____ MATERIAL TO PROCESS
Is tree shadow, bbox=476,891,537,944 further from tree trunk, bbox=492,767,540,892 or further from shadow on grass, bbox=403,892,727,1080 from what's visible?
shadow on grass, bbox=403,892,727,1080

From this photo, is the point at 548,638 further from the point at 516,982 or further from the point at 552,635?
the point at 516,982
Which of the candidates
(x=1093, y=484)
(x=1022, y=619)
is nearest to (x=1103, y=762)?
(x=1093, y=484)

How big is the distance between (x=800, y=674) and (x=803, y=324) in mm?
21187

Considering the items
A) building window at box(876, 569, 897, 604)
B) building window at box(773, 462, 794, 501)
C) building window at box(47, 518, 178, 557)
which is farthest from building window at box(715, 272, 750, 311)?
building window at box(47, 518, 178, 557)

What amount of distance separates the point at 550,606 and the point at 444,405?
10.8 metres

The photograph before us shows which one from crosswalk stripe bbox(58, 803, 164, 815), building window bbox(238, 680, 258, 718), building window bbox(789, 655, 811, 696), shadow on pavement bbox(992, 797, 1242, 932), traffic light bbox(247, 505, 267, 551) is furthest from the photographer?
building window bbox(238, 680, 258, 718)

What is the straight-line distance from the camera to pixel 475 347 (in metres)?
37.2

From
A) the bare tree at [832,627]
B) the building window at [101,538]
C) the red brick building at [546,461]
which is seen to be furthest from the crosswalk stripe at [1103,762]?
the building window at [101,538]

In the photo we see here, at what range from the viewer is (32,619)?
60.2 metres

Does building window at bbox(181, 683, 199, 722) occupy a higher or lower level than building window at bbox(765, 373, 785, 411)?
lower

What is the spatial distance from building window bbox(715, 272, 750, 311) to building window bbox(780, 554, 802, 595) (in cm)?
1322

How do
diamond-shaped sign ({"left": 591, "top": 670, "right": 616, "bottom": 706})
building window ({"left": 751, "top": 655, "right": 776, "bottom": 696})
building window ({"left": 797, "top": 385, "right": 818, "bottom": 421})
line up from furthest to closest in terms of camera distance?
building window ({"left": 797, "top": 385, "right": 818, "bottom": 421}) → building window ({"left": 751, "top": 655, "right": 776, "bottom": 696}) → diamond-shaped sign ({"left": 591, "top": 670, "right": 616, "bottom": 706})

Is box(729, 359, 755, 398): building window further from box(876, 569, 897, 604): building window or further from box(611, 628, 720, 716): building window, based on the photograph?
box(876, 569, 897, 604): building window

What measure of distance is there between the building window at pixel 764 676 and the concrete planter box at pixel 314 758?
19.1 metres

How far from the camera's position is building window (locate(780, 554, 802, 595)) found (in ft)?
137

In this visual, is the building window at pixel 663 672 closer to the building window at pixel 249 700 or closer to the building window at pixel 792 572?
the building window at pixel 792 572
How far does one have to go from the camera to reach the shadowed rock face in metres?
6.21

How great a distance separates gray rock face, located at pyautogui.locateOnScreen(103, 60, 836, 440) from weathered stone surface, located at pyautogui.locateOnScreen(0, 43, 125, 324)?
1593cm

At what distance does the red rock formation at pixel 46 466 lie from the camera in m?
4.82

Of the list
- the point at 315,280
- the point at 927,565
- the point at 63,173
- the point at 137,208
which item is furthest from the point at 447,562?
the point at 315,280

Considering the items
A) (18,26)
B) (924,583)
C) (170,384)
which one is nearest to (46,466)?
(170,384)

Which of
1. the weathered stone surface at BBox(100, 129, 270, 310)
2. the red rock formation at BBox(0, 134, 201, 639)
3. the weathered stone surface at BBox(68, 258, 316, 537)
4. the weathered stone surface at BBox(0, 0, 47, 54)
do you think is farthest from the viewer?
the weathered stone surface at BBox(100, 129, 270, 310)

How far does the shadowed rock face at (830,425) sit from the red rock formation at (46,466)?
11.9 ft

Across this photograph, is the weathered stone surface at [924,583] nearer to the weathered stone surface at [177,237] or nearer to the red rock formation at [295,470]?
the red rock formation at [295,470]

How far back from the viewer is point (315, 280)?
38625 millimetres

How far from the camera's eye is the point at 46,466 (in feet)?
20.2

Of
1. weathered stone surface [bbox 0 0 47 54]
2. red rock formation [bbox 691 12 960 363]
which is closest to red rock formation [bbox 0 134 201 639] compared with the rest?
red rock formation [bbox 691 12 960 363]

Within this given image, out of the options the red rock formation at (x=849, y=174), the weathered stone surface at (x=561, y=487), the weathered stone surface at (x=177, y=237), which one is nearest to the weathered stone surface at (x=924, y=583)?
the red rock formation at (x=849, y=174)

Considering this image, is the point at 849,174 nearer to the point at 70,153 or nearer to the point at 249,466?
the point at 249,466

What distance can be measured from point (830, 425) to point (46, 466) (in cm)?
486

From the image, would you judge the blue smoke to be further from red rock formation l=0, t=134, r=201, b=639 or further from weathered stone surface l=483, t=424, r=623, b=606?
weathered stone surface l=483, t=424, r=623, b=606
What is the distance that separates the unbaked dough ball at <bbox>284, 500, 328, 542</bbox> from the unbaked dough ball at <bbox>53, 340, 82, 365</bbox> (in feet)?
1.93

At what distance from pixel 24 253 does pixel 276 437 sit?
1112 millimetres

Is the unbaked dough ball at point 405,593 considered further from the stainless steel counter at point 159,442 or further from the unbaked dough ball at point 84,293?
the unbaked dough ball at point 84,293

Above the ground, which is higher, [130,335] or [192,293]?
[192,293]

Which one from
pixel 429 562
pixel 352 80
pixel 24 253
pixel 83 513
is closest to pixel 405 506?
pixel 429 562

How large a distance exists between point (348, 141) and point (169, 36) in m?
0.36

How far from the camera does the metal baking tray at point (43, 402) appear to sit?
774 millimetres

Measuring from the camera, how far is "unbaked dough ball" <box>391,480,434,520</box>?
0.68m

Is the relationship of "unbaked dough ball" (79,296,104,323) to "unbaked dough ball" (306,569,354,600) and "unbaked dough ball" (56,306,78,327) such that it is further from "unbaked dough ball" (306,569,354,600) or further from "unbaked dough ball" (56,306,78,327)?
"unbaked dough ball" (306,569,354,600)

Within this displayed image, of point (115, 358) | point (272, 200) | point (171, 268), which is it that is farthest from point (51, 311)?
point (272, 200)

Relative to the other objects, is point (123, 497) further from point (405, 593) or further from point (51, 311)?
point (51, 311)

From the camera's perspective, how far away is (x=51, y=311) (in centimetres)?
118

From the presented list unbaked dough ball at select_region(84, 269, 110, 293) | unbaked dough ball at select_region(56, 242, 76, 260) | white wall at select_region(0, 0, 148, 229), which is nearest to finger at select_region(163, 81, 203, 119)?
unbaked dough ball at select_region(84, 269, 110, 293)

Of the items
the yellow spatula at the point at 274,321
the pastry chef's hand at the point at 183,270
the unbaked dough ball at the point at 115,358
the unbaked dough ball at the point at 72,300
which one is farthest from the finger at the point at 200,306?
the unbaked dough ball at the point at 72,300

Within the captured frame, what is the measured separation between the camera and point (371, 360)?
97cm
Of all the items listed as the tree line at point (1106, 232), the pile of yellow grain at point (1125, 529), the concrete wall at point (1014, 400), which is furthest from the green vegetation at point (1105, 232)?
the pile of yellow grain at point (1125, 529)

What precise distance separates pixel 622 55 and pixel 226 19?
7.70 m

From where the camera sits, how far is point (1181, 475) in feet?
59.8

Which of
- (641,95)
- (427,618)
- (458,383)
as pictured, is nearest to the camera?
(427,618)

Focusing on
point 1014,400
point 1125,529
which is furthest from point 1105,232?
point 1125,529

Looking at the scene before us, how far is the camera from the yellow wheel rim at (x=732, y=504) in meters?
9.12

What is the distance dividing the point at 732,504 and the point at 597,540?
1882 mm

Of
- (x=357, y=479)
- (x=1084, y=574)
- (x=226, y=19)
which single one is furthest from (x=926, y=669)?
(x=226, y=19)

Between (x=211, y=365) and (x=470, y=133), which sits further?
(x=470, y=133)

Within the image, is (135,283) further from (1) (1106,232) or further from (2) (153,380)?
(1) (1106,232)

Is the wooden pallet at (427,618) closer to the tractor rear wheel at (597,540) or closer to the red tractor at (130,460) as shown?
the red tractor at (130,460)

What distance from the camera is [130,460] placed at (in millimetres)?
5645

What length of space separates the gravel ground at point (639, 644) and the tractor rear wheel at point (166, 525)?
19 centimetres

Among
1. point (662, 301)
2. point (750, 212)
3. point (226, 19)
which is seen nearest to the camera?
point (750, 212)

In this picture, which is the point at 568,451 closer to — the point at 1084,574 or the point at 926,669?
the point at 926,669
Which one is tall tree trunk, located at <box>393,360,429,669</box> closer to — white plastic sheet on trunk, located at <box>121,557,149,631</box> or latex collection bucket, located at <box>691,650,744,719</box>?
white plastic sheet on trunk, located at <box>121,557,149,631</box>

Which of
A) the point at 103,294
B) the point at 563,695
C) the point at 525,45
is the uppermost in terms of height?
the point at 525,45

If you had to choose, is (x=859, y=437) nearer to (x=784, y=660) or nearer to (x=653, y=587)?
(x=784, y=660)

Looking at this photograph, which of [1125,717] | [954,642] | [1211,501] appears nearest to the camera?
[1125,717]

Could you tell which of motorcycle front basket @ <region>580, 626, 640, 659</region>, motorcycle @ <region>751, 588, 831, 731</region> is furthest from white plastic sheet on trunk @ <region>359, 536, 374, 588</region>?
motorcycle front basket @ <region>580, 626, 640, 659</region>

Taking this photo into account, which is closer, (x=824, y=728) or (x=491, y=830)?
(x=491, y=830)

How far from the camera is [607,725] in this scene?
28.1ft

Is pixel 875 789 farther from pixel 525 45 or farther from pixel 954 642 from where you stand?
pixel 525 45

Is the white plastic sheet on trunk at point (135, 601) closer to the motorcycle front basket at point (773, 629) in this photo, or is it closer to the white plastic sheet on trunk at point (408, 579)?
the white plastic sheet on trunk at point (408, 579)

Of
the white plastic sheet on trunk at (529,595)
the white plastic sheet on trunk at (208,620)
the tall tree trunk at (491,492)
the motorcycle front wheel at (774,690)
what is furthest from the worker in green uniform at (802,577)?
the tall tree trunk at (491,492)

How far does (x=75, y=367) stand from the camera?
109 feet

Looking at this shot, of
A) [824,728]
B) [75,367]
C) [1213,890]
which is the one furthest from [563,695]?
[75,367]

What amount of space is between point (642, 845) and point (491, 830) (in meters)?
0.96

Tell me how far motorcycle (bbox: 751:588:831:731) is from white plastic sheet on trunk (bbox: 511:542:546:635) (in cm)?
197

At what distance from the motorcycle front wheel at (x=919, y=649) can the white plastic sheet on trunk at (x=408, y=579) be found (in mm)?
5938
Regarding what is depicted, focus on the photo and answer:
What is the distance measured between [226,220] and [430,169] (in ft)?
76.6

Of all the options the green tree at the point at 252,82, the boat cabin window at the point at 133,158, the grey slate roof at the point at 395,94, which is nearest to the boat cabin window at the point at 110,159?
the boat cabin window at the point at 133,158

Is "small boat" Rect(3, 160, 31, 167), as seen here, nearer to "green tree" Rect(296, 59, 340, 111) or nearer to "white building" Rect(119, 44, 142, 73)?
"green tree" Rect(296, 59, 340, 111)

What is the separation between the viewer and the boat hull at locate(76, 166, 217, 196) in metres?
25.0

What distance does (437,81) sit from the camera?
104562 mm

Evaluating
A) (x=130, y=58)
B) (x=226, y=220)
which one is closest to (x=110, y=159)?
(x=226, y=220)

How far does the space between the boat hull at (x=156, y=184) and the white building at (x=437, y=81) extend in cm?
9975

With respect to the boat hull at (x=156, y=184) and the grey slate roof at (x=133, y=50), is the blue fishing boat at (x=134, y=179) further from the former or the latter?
________
• WHAT TO PRODUCE: Collect every line of the items above that contains the word "weathered", copying each one in full. Case counts.

• ANSWER TO THIS TASK:
How great a distance separates gray rock face, located at pyautogui.locateOnScreen(103, 60, 836, 440) from weathered stone surface, located at pyautogui.locateOnScreen(0, 43, 125, 324)?
1. the weathered stone surface at BBox(100, 129, 270, 310)
3. the weathered stone surface at BBox(68, 258, 316, 537)
4. the weathered stone surface at BBox(0, 0, 47, 54)
the weathered stone surface at BBox(100, 129, 270, 310)
Across this photograph, is the weathered stone surface at [924,583] nearer to the weathered stone surface at [177,237] or nearer to the red rock formation at [295,470]?
1. weathered stone surface [bbox 0 0 47 54]
Within this given image, out of the options the red rock formation at (x=849, y=174), the weathered stone surface at (x=561, y=487), the weathered stone surface at (x=177, y=237), which one is nearest to the weathered stone surface at (x=924, y=583)?
From the image, would you judge the blue smoke to be further from red rock formation l=0, t=134, r=201, b=639 or further from weathered stone surface l=483, t=424, r=623, b=606?
weathered stone surface l=483, t=424, r=623, b=606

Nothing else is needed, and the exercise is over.